> Task prompt
Could you print each of the entries below verbatim, leaving every line unchanged?
================================
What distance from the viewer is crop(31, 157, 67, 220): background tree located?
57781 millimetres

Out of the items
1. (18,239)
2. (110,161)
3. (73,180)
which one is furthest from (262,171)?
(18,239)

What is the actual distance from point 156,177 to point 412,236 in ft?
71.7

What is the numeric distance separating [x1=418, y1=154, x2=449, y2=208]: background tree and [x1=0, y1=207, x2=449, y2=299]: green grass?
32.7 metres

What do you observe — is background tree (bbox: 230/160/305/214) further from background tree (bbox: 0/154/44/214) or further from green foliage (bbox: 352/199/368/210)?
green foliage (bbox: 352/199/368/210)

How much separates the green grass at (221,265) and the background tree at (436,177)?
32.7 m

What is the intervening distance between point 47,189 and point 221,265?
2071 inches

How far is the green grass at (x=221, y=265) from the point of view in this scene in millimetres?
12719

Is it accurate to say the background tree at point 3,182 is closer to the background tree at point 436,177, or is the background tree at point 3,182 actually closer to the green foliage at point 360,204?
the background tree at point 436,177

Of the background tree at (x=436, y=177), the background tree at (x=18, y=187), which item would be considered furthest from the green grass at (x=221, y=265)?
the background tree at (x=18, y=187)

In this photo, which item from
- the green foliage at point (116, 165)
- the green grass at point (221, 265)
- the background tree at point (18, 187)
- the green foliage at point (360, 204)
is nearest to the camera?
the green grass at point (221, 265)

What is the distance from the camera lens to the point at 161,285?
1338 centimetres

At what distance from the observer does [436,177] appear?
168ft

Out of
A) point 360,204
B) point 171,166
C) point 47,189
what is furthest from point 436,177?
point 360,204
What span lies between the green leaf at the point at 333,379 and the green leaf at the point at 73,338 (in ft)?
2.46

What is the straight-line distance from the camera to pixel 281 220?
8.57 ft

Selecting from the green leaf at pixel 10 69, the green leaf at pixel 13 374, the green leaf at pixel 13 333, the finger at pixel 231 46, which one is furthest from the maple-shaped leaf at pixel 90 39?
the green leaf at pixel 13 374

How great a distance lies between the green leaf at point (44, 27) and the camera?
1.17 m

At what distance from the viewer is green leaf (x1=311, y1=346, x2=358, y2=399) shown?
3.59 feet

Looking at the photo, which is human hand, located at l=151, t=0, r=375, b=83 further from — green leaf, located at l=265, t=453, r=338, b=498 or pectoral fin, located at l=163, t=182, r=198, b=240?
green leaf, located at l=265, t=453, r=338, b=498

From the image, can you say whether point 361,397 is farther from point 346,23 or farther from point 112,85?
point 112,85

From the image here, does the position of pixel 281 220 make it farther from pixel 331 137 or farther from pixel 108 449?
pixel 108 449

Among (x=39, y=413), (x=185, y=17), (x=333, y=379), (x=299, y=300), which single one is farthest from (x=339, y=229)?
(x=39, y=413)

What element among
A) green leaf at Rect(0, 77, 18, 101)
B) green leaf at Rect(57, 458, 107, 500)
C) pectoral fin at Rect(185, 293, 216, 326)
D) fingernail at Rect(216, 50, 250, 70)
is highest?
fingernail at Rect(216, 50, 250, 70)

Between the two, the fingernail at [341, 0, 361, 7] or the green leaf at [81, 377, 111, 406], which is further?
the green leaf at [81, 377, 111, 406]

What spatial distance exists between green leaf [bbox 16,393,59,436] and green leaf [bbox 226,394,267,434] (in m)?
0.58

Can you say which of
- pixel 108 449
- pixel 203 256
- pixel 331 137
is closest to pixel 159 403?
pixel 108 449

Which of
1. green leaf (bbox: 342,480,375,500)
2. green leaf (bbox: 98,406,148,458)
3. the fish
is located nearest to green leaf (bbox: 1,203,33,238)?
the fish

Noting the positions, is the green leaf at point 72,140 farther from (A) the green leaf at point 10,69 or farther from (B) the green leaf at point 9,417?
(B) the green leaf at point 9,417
================================
> Result for this task
What distance from the viewer is crop(31, 157, 67, 220): background tree located?
57781 millimetres

Out of the items
1. (18,239)
2. (110,161)
3. (73,180)
which one is furthest from (262,171)?
(18,239)

What is the actual distance from point 156,177 to point 412,236 in ft?
71.7

What is the numeric distance separating [x1=418, y1=154, x2=449, y2=208]: background tree and [x1=0, y1=207, x2=449, y2=299]: green grass?
32.7 metres

What do you observe — is background tree (bbox: 230/160/305/214) further from background tree (bbox: 0/154/44/214) or further from green foliage (bbox: 352/199/368/210)?
green foliage (bbox: 352/199/368/210)

How much separates the green grass at (221,265) and the background tree at (436,177)?
32.7 m

What is the intervening distance between point 47,189 and point 221,265?
2071 inches

How far is the green grass at (x=221, y=265) from the point of view in this scene in millimetres?
12719

Is it accurate to say the background tree at point 3,182 is closer to the background tree at point 436,177, or is the background tree at point 3,182 actually closer to the green foliage at point 360,204?
the background tree at point 436,177

Of the background tree at (x=436, y=177), the background tree at (x=18, y=187), which item would be considered furthest from the green grass at (x=221, y=265)?
the background tree at (x=18, y=187)

In this photo, which item from
- the green foliage at point (116, 165)
- the green grass at point (221, 265)
- the background tree at point (18, 187)
- the green foliage at point (360, 204)
is nearest to the camera?
the green grass at point (221, 265)

What is the distance from the camera lens to the point at 161,285?
1338 centimetres

At what distance from the observer does [436,177] appear?
168ft

Out of
A) point 360,204
B) point 171,166
C) point 47,189
what is furthest from point 436,177?
point 360,204
What span lies between the green leaf at the point at 333,379 and the green leaf at the point at 73,338 (in ft)?
2.46

What is the straight-line distance from the camera to pixel 281 220?
8.57 ft

Selecting from the green leaf at pixel 10 69, the green leaf at pixel 13 374, the green leaf at pixel 13 333, the finger at pixel 231 46, which one is furthest from the maple-shaped leaf at pixel 90 39?
the green leaf at pixel 13 374

How great a distance lies between the green leaf at point (44, 27) and the camera?
1.17 m

At what distance from the viewer is green leaf (x1=311, y1=346, x2=358, y2=399) shown?
3.59 feet

Looking at the photo, which is human hand, located at l=151, t=0, r=375, b=83 further from — green leaf, located at l=265, t=453, r=338, b=498 or pectoral fin, located at l=163, t=182, r=198, b=240?
green leaf, located at l=265, t=453, r=338, b=498

From the image, can you say whether point 361,397 is farther from point 346,23 or farther from point 112,85?
point 112,85

From the image here, does the position of pixel 281 220 make it farther from pixel 331 137 or farther from pixel 108 449?
pixel 108 449

Among (x=39, y=413), (x=185, y=17), (x=333, y=379), (x=299, y=300), which single one is farthest from (x=339, y=229)?
(x=39, y=413)

What element among
A) green leaf at Rect(0, 77, 18, 101)
B) green leaf at Rect(57, 458, 107, 500)
C) pectoral fin at Rect(185, 293, 216, 326)
D) fingernail at Rect(216, 50, 250, 70)
is highest?
fingernail at Rect(216, 50, 250, 70)

Between the two, the fingernail at [341, 0, 361, 7] or the green leaf at [81, 377, 111, 406], which is further?
the green leaf at [81, 377, 111, 406]

What spatial distance exists between green leaf [bbox 16,393,59,436] and green leaf [bbox 226,394,267,434] (in m)?
0.58

Can you say which of
- pixel 108 449
- pixel 203 256
- pixel 331 137
is closest to pixel 159 403?
pixel 108 449

Which of
1. green leaf (bbox: 342,480,375,500)
2. green leaf (bbox: 98,406,148,458)
3. the fish
is located nearest to green leaf (bbox: 1,203,33,238)?
the fish

Noting the positions, is the green leaf at point 72,140 farther from (A) the green leaf at point 10,69 or farther from (B) the green leaf at point 9,417?
(B) the green leaf at point 9,417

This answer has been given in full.